EXERCISE INSTRUCTIONS -
Quote the listing below word for word, from the first line to the last.
----------------------------------------
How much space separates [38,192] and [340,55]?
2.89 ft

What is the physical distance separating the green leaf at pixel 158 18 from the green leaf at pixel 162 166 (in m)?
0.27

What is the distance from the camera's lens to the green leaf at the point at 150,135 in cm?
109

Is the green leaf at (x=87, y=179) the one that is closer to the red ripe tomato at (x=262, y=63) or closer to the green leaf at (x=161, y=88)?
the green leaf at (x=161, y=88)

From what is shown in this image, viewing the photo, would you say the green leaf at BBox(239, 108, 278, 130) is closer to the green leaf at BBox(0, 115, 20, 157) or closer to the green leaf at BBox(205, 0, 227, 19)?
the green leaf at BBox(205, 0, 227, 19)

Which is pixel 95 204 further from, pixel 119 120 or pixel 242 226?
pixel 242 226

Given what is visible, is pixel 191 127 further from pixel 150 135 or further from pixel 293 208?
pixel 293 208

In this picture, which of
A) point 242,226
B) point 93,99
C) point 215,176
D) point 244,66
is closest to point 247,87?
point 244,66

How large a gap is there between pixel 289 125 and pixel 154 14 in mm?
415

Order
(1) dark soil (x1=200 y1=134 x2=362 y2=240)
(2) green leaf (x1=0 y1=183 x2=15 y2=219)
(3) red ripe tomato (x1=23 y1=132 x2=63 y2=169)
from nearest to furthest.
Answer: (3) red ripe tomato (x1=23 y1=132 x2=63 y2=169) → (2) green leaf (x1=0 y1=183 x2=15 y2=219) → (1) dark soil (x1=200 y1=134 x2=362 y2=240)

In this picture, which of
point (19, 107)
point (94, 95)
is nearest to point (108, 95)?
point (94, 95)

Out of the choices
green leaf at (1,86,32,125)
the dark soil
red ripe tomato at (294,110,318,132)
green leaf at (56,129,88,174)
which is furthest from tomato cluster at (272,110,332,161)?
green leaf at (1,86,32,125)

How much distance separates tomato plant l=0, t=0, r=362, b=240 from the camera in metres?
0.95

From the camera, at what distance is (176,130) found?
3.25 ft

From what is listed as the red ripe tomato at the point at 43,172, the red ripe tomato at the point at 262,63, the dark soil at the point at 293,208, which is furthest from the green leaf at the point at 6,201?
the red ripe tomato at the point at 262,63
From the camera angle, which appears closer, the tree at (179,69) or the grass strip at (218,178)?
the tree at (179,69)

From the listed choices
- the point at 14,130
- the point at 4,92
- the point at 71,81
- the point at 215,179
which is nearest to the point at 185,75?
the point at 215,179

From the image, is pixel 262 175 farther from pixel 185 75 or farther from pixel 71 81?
----------------------------------------
TASK OUTPUT -
How much space separates [38,192] and [340,55]?
2.89 ft

What is the physical distance separating the green leaf at pixel 158 18 from the green leaf at pixel 162 166 (in m)?
0.27

What is the distance from the camera's lens to the green leaf at the point at 150,135 in cm?
109

Is the green leaf at (x=87, y=179) the one that is closer to the red ripe tomato at (x=262, y=63) or closer to the green leaf at (x=161, y=88)?
the green leaf at (x=161, y=88)

From what is shown in this image, viewing the photo, would you say the green leaf at BBox(239, 108, 278, 130) is closer to the green leaf at BBox(0, 115, 20, 157) or closer to the green leaf at BBox(205, 0, 227, 19)?
the green leaf at BBox(205, 0, 227, 19)

Which is pixel 95 204 further from, pixel 119 120 or pixel 242 226?
pixel 242 226

Given what is visible, is pixel 191 127 further from pixel 150 135 or further from pixel 293 208?
pixel 293 208

In this picture, which of
A) point 242,226
B) point 93,99
C) point 215,176
D) point 244,66
is closest to point 247,87?
point 244,66

How large a gap is there between pixel 289 125 and pixel 154 14 in mm?
415

Order
(1) dark soil (x1=200 y1=134 x2=362 y2=240)
(2) green leaf (x1=0 y1=183 x2=15 y2=219)
(3) red ripe tomato (x1=23 y1=132 x2=63 y2=169)
from nearest to furthest.
Answer: (3) red ripe tomato (x1=23 y1=132 x2=63 y2=169) → (2) green leaf (x1=0 y1=183 x2=15 y2=219) → (1) dark soil (x1=200 y1=134 x2=362 y2=240)

In this picture, which of
point (19, 107)
point (94, 95)
is nearest to point (108, 95)?
point (94, 95)

Out of the choices
green leaf at (1,86,32,125)
the dark soil
red ripe tomato at (294,110,318,132)
green leaf at (56,129,88,174)
which is furthest from tomato cluster at (272,110,332,161)?
green leaf at (1,86,32,125)

How much distance separates tomato plant l=0, t=0, r=362, b=240 from the camera in metres?
0.95

From the camera, at what distance is (176,130) found?
3.25 ft

From what is listed as the red ripe tomato at the point at 43,172, the red ripe tomato at the point at 262,63, the dark soil at the point at 293,208, which is furthest from the green leaf at the point at 6,201?
the red ripe tomato at the point at 262,63
From the camera angle, which appears closer, the tree at (179,69) or the grass strip at (218,178)?
the tree at (179,69)

From the listed choices
- the point at 14,130
- the point at 4,92
- the point at 71,81
- the point at 215,179
which is nearest to the point at 185,75?
the point at 215,179

From the image, is pixel 262 175 farther from pixel 185 75 or farther from pixel 71 81?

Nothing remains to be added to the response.